[Source text]
____

Printed letters, April 2, 2014
In Rick Wagner’s column on Colorado’s pot taxes he didn’t mention tobacco taxes. So, I did some searching and found tobacco taxes (including the Master Settlement Agreement) brought in $319 million.
If retail and medial marijuana sales follow the same track, taxes will be about $42 million. Alcohol taxes will bring in around $32 million.
A portion of tobacco taxes goes to the state Children’s Health Insurance Program, and a large part goes to different groups for educational cessation programs.
Millions of dollars will forever go to these same groups because that’s how Initiative 35 was written and passed in 2004.
I’m sure TV stations are happy with their cut of the pie. Big Pharma is happy selling nicotine replacement aids and developing new medications, ensuring a new generation of addicts.
When you include the entire country for 2009, both federal and state tobacco taxes brought an astounding $24 billion. It’s a big shame that this money does not go for cancer research or any other myriad of diseases.
It should have been the parents’ responsibility to teach their children in the first place.
The past 30 years, more money has been spent on awareness campaigns than research.

____

[Supplied material]
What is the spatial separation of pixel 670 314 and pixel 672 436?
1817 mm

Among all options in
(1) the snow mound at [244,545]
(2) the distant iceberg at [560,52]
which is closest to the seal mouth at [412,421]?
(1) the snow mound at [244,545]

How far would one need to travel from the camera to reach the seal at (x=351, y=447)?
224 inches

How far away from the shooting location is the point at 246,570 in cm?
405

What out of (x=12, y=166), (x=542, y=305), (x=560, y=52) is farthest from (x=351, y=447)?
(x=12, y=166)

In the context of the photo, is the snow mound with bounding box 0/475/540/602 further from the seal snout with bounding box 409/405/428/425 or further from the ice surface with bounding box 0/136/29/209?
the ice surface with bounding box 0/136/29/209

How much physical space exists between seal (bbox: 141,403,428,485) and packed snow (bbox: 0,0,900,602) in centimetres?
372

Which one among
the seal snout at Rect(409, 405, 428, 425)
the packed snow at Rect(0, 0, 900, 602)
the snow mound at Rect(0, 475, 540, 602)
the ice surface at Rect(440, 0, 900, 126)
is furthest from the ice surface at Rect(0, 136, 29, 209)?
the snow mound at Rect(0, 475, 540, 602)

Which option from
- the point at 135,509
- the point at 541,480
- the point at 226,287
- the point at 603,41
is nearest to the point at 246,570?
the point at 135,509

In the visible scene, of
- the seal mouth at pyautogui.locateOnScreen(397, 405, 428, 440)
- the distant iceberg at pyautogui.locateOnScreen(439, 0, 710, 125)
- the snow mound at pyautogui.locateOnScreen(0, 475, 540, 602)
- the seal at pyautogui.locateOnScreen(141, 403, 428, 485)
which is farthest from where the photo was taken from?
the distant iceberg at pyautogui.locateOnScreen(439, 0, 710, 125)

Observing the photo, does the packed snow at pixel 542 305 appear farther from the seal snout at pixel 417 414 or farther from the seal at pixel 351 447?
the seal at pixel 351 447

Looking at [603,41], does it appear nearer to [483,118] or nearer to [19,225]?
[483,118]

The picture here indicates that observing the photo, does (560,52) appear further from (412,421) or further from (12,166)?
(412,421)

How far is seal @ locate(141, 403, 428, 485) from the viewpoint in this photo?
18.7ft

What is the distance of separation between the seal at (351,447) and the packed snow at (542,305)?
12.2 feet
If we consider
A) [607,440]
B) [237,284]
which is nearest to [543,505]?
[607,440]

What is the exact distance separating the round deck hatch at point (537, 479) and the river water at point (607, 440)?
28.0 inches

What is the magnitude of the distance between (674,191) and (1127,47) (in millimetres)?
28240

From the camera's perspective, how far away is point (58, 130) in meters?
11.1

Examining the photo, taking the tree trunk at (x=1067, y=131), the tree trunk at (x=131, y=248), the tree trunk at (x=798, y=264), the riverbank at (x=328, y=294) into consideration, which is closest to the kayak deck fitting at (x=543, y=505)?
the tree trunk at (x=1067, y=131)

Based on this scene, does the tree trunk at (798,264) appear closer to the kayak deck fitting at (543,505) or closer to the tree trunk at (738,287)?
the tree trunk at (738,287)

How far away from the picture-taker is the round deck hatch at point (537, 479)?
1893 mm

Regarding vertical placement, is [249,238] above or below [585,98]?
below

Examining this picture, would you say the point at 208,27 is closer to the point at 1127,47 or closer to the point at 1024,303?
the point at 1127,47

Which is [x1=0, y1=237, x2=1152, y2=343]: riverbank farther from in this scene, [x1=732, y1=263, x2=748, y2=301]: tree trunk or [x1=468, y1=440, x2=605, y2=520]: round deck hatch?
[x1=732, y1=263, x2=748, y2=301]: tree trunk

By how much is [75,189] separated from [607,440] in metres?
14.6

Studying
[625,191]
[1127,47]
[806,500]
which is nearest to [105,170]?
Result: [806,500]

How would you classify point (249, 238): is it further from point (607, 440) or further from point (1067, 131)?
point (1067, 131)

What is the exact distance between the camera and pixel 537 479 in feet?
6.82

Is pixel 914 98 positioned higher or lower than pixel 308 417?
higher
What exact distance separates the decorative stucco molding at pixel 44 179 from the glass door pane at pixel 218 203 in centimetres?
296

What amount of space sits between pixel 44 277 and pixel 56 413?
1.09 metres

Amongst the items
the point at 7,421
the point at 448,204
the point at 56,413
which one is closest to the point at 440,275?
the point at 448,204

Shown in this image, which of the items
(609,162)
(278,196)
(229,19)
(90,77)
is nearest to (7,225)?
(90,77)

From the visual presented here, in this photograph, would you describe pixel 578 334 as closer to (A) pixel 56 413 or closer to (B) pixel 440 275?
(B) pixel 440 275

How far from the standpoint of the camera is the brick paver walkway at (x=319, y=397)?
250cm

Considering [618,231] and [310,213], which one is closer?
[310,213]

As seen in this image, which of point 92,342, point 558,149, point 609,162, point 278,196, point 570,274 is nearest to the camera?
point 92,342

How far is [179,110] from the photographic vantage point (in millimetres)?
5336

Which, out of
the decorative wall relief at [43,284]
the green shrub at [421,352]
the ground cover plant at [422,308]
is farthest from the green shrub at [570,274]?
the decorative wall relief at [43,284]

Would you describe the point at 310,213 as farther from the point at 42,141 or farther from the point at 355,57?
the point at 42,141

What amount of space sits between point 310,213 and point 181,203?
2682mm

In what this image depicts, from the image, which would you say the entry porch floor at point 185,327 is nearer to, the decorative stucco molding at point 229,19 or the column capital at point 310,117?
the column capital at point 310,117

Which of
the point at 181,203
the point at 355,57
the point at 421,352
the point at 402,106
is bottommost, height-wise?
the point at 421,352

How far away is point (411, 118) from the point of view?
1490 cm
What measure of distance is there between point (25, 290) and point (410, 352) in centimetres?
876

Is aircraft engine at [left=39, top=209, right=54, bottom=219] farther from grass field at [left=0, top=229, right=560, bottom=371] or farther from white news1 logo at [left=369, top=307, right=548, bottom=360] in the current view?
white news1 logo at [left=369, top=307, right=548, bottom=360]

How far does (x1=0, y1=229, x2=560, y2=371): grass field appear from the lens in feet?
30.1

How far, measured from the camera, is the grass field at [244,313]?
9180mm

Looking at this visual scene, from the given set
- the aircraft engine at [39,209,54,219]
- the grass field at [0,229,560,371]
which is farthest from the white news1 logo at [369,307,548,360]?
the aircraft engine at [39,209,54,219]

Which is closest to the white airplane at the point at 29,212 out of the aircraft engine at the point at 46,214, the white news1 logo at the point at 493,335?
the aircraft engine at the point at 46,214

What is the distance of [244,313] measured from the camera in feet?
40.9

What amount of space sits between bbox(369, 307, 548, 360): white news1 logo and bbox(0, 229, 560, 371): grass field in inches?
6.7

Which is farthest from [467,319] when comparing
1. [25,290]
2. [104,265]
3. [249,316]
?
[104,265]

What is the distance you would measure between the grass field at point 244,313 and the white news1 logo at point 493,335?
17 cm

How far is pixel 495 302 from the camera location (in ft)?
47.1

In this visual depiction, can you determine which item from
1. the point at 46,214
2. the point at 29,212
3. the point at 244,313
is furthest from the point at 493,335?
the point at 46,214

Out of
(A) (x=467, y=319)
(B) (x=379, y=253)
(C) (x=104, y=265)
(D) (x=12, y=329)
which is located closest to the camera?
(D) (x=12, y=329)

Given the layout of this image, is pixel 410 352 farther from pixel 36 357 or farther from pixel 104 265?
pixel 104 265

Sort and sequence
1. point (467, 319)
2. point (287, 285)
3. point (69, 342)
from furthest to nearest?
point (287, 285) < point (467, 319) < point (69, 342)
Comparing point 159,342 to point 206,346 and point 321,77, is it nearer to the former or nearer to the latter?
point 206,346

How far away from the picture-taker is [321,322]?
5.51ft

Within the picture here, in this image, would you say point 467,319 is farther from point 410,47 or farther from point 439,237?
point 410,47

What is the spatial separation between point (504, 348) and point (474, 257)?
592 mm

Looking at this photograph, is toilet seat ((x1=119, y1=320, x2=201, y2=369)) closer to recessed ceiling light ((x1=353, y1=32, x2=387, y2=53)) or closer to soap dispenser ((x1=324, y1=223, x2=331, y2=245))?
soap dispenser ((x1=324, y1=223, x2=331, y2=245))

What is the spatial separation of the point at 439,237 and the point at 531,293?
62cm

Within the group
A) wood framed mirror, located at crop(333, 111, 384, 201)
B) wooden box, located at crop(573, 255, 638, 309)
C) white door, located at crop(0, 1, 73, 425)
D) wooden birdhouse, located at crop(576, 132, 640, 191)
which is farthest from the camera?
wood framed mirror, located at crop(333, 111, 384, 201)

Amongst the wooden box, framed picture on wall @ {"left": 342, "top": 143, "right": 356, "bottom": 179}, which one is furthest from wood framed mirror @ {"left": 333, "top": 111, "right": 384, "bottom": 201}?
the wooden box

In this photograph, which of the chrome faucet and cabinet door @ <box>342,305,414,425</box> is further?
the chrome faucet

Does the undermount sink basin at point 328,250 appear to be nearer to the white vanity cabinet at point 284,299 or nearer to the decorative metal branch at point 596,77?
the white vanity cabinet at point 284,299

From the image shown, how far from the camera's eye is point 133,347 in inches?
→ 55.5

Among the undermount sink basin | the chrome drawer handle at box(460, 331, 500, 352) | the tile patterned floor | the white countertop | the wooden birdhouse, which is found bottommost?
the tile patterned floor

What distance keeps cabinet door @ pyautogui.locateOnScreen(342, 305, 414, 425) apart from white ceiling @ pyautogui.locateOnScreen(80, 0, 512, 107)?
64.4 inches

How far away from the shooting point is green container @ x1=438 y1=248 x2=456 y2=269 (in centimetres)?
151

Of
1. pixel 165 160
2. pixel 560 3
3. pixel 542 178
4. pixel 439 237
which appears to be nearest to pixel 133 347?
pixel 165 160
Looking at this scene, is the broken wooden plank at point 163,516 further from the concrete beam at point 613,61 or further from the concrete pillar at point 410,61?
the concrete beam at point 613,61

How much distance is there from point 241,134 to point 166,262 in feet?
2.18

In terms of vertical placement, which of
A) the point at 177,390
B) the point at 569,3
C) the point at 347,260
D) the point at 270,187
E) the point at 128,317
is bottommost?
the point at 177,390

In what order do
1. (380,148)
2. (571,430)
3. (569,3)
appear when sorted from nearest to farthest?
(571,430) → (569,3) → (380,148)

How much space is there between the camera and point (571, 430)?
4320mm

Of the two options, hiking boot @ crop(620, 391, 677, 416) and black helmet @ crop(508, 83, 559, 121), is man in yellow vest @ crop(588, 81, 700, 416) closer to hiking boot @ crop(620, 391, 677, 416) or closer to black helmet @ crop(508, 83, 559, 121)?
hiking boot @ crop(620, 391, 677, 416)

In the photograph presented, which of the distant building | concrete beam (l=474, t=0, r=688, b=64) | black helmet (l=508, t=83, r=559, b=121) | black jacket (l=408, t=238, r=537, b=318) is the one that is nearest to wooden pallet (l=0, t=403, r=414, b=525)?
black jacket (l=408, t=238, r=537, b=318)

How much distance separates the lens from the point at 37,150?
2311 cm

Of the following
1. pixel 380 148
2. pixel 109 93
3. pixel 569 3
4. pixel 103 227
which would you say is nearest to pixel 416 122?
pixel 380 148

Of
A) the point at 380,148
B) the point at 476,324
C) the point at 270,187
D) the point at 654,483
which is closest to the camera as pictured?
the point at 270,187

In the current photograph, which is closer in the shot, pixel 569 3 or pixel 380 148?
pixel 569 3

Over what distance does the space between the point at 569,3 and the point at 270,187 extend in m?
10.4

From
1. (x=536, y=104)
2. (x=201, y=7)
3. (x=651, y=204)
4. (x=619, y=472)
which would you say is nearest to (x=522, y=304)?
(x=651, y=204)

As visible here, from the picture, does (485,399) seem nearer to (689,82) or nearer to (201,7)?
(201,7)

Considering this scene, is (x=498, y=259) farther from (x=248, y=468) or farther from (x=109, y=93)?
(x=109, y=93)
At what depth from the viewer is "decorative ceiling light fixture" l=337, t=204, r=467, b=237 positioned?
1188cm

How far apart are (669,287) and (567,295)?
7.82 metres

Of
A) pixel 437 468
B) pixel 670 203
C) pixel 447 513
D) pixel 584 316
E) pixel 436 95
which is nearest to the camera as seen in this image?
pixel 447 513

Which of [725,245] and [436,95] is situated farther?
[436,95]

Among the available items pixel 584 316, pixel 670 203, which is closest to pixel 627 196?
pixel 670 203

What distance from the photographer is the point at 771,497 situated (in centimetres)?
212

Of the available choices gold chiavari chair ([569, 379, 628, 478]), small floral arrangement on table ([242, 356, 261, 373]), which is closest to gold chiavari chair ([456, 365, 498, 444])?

____

In the printed letter above, in what year was Initiative 35 written and passed?

[Response to this exercise]
Initiative 35 was written and passed in 2004.